Dados do Sebrae mostram que pequenos negócios são responsáveis por 95% dos empregos formais, o que equivale a cerca de 30% do PIB. E, de acordo com o Monitor Global de Empreendedorismo, as mulheres representam 54,6% dos empreendedores no país. A habilidade de Fontes em negociar e criar conexões que se desdobram em benefícios é fruto de sua sensibilidade com a realidade do perfil majoritário das empreendedoras brasileiras: mulheres de classes C, D e E, pretas e pardas, que empreendem por necessidade. Filha de um pescador e uma lavradora, ela nasceu no sertão de Alagoas, em Igreja Nova, cidade com 24.000 habitantes, e conheceu de perto as vulnerabilidades sociais e econômicas que hoje ajuda a apaziguar. Aos 4 anos, acompanhando os pais, que tentavam uma vida melhor para ela e os irmãos, mudou-se para São Paulo.

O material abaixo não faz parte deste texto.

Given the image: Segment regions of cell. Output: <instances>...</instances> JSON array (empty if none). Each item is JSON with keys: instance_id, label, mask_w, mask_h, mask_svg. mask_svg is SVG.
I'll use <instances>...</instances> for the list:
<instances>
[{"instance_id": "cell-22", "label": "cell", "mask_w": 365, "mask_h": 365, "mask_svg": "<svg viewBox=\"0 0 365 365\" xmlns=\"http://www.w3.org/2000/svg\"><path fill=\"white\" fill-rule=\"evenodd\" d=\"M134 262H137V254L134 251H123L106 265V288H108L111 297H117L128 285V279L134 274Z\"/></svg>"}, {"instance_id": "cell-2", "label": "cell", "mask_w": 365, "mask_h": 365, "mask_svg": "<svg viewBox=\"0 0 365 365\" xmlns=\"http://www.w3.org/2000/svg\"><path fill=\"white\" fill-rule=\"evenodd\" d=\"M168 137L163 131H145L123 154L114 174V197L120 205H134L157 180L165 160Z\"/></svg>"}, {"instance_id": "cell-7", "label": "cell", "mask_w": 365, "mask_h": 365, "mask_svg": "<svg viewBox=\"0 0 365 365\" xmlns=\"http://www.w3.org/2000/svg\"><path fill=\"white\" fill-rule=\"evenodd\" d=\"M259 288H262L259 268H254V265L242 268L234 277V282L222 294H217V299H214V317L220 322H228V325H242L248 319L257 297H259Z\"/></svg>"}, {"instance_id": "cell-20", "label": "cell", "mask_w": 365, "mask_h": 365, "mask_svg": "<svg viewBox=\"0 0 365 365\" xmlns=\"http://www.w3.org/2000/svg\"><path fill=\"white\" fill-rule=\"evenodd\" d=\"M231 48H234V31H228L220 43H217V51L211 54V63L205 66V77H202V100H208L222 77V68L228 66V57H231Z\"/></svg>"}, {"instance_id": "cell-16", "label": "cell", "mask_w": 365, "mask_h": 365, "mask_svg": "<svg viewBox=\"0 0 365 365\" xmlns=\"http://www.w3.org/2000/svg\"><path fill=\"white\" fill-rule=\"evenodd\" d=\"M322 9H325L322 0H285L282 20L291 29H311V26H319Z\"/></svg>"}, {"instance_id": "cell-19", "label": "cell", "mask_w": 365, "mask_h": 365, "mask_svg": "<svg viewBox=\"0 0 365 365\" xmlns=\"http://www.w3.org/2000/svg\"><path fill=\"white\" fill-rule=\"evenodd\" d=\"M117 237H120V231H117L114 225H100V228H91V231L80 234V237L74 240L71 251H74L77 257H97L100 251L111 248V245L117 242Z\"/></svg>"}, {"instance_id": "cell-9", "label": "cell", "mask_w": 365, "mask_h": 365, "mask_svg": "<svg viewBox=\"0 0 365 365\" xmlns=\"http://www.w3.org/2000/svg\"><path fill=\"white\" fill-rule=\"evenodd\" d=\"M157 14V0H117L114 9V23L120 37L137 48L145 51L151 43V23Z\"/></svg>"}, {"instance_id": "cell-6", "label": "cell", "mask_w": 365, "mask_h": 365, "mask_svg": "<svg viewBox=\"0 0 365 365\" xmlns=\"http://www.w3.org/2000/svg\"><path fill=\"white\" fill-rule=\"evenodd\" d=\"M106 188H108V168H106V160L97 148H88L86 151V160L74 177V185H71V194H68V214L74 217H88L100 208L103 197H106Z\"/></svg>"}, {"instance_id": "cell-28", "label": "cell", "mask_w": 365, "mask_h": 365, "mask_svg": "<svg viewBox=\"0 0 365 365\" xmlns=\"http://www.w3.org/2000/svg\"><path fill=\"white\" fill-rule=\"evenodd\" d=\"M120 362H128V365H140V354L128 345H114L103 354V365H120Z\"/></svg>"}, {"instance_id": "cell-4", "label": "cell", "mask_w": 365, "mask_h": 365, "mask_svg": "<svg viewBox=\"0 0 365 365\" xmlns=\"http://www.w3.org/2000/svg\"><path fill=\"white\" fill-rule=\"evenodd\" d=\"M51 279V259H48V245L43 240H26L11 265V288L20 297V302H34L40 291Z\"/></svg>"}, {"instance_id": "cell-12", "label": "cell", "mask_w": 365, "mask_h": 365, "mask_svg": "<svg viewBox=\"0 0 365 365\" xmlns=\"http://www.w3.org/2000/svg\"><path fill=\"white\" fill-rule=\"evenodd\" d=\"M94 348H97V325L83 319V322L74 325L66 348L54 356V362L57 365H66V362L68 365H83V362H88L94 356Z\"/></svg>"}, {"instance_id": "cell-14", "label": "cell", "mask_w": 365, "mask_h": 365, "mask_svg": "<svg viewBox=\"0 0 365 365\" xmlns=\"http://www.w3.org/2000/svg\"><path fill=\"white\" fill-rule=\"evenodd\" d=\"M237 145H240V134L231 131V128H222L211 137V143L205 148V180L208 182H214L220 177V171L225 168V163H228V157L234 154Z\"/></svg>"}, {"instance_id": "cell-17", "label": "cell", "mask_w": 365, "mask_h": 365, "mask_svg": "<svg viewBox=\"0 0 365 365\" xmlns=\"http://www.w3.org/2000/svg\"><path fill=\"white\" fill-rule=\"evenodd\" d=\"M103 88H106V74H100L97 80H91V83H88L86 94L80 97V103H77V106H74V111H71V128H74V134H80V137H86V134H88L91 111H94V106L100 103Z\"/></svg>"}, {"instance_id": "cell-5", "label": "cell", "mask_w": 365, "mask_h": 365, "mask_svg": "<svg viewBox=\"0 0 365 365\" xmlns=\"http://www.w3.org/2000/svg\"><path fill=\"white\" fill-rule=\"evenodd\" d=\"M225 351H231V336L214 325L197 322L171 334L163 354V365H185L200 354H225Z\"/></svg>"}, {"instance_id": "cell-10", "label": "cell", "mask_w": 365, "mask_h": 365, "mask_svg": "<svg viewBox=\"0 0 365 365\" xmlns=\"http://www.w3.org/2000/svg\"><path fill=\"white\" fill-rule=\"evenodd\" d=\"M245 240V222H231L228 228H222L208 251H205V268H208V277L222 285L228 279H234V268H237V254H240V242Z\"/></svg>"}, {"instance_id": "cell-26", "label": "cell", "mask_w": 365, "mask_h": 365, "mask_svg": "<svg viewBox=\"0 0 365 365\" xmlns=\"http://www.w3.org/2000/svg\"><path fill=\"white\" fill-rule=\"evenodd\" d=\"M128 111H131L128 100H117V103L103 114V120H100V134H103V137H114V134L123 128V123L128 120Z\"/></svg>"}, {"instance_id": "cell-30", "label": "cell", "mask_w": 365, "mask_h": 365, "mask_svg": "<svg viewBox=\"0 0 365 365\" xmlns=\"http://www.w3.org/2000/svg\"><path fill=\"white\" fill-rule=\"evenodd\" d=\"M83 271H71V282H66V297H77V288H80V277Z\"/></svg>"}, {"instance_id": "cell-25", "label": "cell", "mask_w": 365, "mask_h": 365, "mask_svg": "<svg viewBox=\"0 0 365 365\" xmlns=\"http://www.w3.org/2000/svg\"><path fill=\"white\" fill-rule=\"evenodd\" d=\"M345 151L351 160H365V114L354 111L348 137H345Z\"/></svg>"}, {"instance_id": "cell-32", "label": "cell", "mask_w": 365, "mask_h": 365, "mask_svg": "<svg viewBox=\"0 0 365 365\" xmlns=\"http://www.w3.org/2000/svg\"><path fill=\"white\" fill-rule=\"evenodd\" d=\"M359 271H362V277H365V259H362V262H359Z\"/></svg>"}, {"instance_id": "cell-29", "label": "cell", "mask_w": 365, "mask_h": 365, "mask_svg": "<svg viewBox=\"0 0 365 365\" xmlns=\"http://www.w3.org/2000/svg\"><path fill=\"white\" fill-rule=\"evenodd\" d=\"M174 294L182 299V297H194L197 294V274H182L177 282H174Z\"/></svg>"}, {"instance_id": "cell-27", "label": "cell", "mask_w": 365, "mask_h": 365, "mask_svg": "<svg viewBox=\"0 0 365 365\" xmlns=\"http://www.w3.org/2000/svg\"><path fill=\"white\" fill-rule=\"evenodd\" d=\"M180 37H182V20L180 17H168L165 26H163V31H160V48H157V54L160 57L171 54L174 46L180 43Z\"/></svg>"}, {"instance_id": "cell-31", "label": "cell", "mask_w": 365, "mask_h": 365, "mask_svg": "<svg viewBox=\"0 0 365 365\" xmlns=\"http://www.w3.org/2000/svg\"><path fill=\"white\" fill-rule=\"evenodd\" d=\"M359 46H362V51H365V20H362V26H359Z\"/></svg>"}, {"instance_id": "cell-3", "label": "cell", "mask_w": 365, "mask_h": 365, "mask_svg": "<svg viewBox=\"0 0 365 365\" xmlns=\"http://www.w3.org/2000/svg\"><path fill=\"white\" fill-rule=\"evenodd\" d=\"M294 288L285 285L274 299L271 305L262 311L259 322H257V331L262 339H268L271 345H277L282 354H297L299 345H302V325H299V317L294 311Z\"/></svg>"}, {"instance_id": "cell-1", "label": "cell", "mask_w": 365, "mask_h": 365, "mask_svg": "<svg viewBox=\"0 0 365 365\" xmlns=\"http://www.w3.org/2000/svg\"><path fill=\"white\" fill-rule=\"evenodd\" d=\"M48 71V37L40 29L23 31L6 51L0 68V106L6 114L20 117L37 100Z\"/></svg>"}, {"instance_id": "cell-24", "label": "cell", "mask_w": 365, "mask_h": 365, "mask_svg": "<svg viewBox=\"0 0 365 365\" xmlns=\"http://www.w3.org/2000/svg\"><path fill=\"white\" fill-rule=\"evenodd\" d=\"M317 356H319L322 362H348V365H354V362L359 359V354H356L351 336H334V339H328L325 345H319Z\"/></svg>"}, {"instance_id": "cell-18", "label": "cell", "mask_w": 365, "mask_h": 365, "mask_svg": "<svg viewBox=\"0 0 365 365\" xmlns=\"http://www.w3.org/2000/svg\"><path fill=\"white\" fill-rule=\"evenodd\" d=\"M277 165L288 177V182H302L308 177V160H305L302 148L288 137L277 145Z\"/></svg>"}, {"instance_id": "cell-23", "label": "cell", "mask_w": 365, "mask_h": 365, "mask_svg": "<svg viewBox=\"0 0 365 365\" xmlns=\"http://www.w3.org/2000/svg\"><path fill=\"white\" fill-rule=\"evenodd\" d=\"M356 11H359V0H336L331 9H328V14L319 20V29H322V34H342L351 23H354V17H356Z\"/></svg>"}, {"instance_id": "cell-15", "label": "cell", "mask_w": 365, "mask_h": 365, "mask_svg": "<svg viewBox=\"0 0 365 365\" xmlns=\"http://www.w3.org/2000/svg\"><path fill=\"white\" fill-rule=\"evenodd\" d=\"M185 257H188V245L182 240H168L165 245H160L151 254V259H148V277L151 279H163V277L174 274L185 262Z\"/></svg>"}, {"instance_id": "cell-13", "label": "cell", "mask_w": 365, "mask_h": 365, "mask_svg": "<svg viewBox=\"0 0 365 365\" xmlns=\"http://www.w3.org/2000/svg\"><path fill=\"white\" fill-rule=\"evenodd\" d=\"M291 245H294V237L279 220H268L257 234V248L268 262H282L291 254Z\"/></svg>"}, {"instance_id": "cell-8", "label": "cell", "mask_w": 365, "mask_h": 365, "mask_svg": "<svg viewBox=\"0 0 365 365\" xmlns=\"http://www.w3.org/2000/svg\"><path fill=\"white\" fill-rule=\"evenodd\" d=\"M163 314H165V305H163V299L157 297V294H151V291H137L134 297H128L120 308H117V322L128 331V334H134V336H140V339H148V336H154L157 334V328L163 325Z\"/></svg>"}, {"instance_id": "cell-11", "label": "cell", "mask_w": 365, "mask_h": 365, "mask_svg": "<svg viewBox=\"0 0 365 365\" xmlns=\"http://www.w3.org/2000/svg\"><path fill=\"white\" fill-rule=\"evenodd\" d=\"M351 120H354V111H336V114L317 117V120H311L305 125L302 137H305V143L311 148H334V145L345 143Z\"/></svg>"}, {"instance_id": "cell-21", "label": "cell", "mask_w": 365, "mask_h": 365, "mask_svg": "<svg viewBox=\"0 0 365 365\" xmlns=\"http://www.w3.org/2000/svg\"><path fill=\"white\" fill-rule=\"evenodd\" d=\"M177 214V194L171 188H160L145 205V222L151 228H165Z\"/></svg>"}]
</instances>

Com dinheiro emprestado de uma vizinha, concluiu a faculdade de publicidade e propaganda e entrou no mercado corporativo. Chegou à vice-presidência de marketing de uma grande empresa do setor automotivo. Após 18 anos como executiva, decidiu renunciar à estabilidade e empreender. Hoje, além da RME, Ana Fontes está no board de empresas como Unimed, Faculdade Anhembi Morumbi e Instituto Avon. É professora do programa Empreendedorismo em Ação, do Insper, e cocoordenadora do GVPEC, curso de gestão empreendedora para mulheres da Fundação Getulio Vargas (FGV). Integra o Conselho de Desenvolvimento Econômico Social Sustentável e lidera o W20, um dos principais grupos de engajamento do G20, que, nos últimos anos, teve como principal bandeira a defesa da remuneração do trabalho de cuidado. Ela é ainda a prova de que visão de negócios aliada a um forte compromisso com a transformação social constituem uma receita poderosa e certeira.